**Task statement**
Give the listing again word for word, excluding the pictures it contains.

**Data shown**
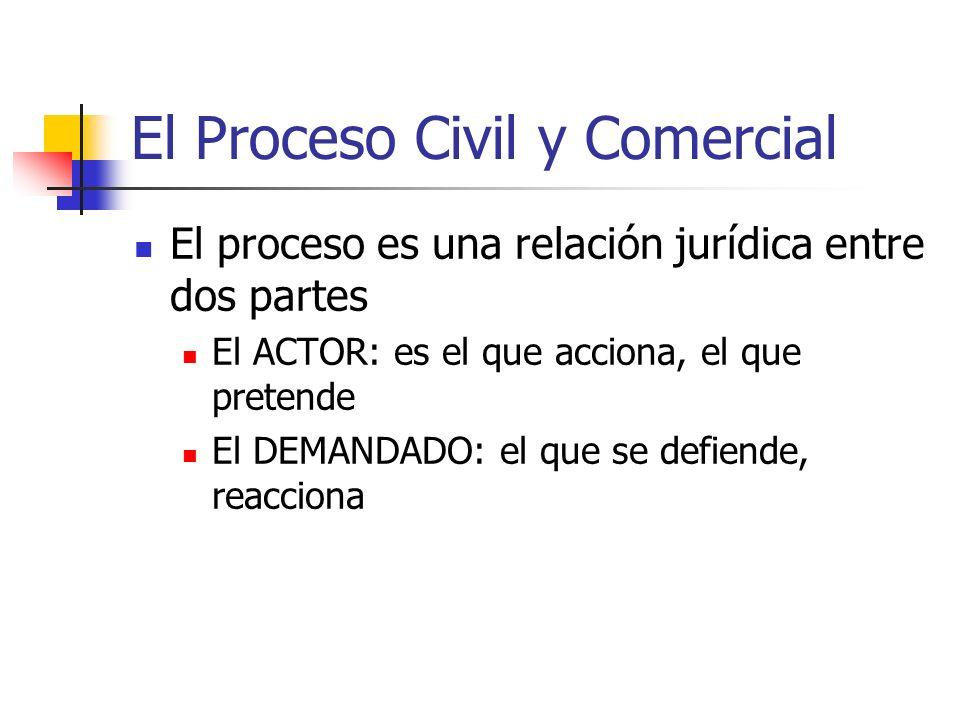 El Proceso Civil y Comercial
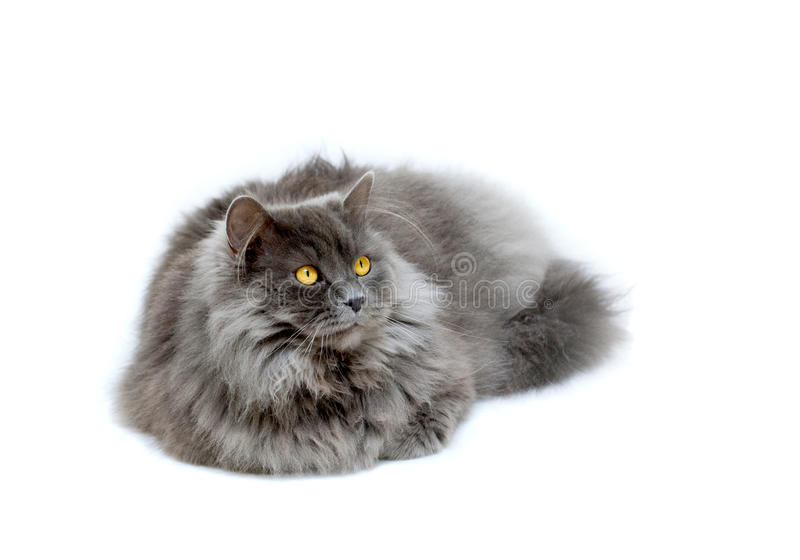 Download Cat isolatet stock photo. Image of furry, smart, cute - 28099164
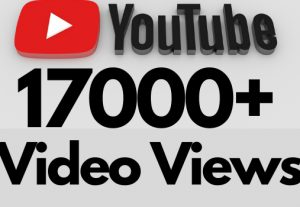 I will add 17000+ REAL AND non drop YouTube video views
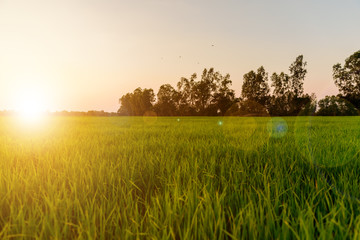 Fotobehang Platteland Landscape of golden light with green rice meadow , relaxing photo , sunsets with lens flare effect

**Answer to this problem**
 El Proceso Civil y Comercial
 Download Cat isolatet stock photo. Image of furry, smart, cute - 28099164
 I will add 17000+ REAL AND non drop YouTube video views
 Fotobehang Platteland Landscape of golden light with green rice meadow , relaxing photo , sunsets with lens flare effect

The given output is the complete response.